Architecture Overview
AWS Bedrock Agents use action groups to call external APIs. Each action group has two parts: an OpenAPI schema that describes the available operations, and an executor (Lambda function) that performs the actual API call. Here's the flow for PodClaw:
- Bedrock Agent receives a natural language instruction (e.g. "publish today's episode")
- Agent reasoning decides to call the
publish_episode action
- Lambda executor is invoked with the episode parameters
- Lambda calls PodClaw REST API and returns the result to the agent
- Agent uses the result to formulate its final response
Step 1: OpenAPI Schema for the Action Group
Upload this schema when creating the action group in the Bedrock console. It describes the two PodClaw operations your agent will use:
yaml — podclaw-action-group.yaml
openapi: "3.0.0"
info:
title: PodClaw API
version: "1.0"
description: Publish podcast episodes to Apple Podcasts, Spotify, and 20+ directories.
paths:
/shows:
post:
operationId: create_show
summary: Create a new podcast show
requestBody:
required: true
content:
application/json:
schema:
type: object
required: [title, description]
properties:
title:
type: string
description: The podcast show title
description:
type: string
description: A short description of the show
category:
type: string
description: Podcast category (e.g. Technology, Business)
default: Technology
responses:
"200":
description: Show created
content:
application/json:
schema:
type: object
properties:
show_id:
type: string
rss_url:
type: string
/shows/{show_id}/episodes:
post:
operationId: publish_episode
summary: Publish a podcast episode
parameters:
- name: show_id
in: path
required: true
schema:
type: string
requestBody:
required: true
content:
application/json:
schema:
type: object
required: [title, audio_url]
properties:
title:
type: string
description: Episode title
audio_url:
type: string
description: Publicly accessible URL of the MP3/M4A audio file
description:
type: string
description: Episode show notes or description
status:
type: string
enum: [published, scheduled]
default: published
responses:
"200":
description: Episode published
content:
application/json:
schema:
type: object
properties:
episode_id:
type: string
episode_url:
type: string
Step 2: Lambda Executor Function
Bedrock calls this Lambda with an event that includes the actionGroup, apiPath, and parameters. The Lambda routes the call to PodClaw and returns the response in Bedrock's expected format.
python — lambda_function.py
import json
import os
import boto3
import urllib.request
PODCLAW_API_KEY = os.environ.get("PODCLAW_API_KEY")
BASE_URL = "https://podclaw.io/api"
def call_podclaw(method, path, body=None):
url = BASE_URL + path
data = json.dumps(body).encode() if body else None
req = urllib.request.Request(
url,
data=data,
headers={
"Authorization": f"Bearer {PODCLAW_API_KEY}",
"Content-Type": "application/json",
},
method=method,
)
with urllib.request.urlopen(req, timeout=30) as resp:
return json.loads(resp.read())
def lambda_handler(event, context):
action_group = event.get("actionGroup")
api_path = event.get("apiPath")
http_method = event.get("httpMethod", "POST").upper()

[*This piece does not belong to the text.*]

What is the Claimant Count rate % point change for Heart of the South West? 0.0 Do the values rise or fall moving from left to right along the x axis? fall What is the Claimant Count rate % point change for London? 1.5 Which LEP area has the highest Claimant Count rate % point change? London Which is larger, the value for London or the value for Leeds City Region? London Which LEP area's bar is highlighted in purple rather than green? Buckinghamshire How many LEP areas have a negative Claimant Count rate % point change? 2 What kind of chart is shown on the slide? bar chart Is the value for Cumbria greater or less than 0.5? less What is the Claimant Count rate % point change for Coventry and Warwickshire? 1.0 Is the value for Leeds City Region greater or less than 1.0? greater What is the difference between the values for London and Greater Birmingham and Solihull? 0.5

parameters = event.get("parameters", [])
request_body = event.get("requestBody", {})
# Parse path parameters
path_params = {p["name"]: p["value"] for p in parameters if p.get("in") == "path"}
# Parse body properties
body_props = {}
if request_body:
for media_type in request_body.get("content", {}).values():
for prop in media_type.get("properties", []):
body_props[prop["name"]] = prop["value"]
# Route to the right PodClaw endpoint
if api_path == "/shows" and http_method == "POST":
result = call_podclaw("POST", "/shows", body_props)
response_body = {"show_id": result["id"], "rss_url": result.get("rss_url", "")}
elif "/episodes" in api_path and http_method == "POST":
show_id = path_params.get("show_id", "")
result = call_podclaw("POST", f"/shows/{show_id}/episodes", body_props)
response_body = {
"episode_id": result["id"],
"episode_url": result.get("url", ""),
}
else:
response_body = {"error": "Unknown action"}
return {
"messageVersion": "1.0",
"response": {
"actionGroup": action_group,
"apiPath": api_path,
"httpMethod": http_method,
"httpStatusCode": 200,
"responseBody": {
"application/json": {"body": json.dumps(response_body)}
},
},
}
Security: Store your PodClaw API key in AWS Secrets Manager and retrieve it at cold start using boto3.client('secretsmanager').get_secret_value(). Set the Lambda environment variable PODCLAW_API_KEY only for local testing — never in production.
Step 3: Create the Action Group
In the AWS Bedrock console, open your Agent → Action Groups → Create. Set:
- Action group name:
PodClawPublisher
- Action group type: Define with API schemas
- API schema: Upload the YAML file from Step 1
- Lambda function: Select the function from Step 2
Then update the agent instructions to include: "When asked to publish a podcast episode, use the PodClawPublisher action group."